The inherent risks and volatility of currency trades and speculation is just one of the reasons that many countries around the world regulate and restrict Forex brokerages. Choosing a brokerage in or out of strictly regulated areas can have many different impacts. For example, there are many reasons why people choose EU-based brokerages above non-regulated brokerages or highly restricted brokerages like those in the USA.

US Vs. EU Brokerages: What’s The Difference?

The first and most important difference between EU and US-based brokerages is the difference in regulatory consistency. American brokerages are all covered by the same regulations that determine basic requirements for liquidity, limit leverage, and disallow certain trading strategies.

Generally speaking, American Forex brokers are some of the most heavily restricted, thanks to the Dodd-Frank act. This was enacted in 2010 to limit the chance of another financial crash like the one that happened in 2008.

By contrast, EU brokerages are subject to both EU regulations and regulations within their base country. There is no single regulator that covers the full of the EU, and so many EU brokers offer different services and strategies based on local regulations (or lack thereof).

Remember that Europeans favour Forex brokers that are flexible enough to meet their needs. The variety of choice, therefore, is key.

The Pros & Cons Of European Forex Traders


When choosing a Forex broker, the first thing you need to consider is whether they operate in a way that suits your needs. For example, whereas American Forex brokers have to meet very high liquidity requirements and trade volume restrictions (making them better suited to big investors), many EU Forex brokers, by contrast, are not as limited in their liquidity or trade volumes, making them more accessible for smaller traders.
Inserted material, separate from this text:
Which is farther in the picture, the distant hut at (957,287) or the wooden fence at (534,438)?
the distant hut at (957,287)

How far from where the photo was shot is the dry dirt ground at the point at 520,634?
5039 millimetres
  • More flexibility over strategies.
  • The option of lower minimum deposit requirements can be found.
  • Lack of trade volume restrictions makes it easier to undertake a series of small trades.


  • Lack of consistent regulation can leave uninformed or new traders vulnerable.
  • Lack of consistent restriction on leverage leaves traders at risk of oversized losses.

European brokerages are not safer or riskier by default than American brokerages, or Forex brokerages in any other country. They are simply subject to different restrictions and regulations. Depending on which country the brokerage is based in, you may find they are more or less restricted than, for example, UK based brokerages.

As is often the case when it comes to investing and trading, the best Forex broker for you is the one that meets your needs and offers you the support and protection that you seek. Because of the patchwork of regulatory bodies in Europe, there is a wider range of brokerages operating under varying restrictions and freedoms. This can make it easier to find a niche broker.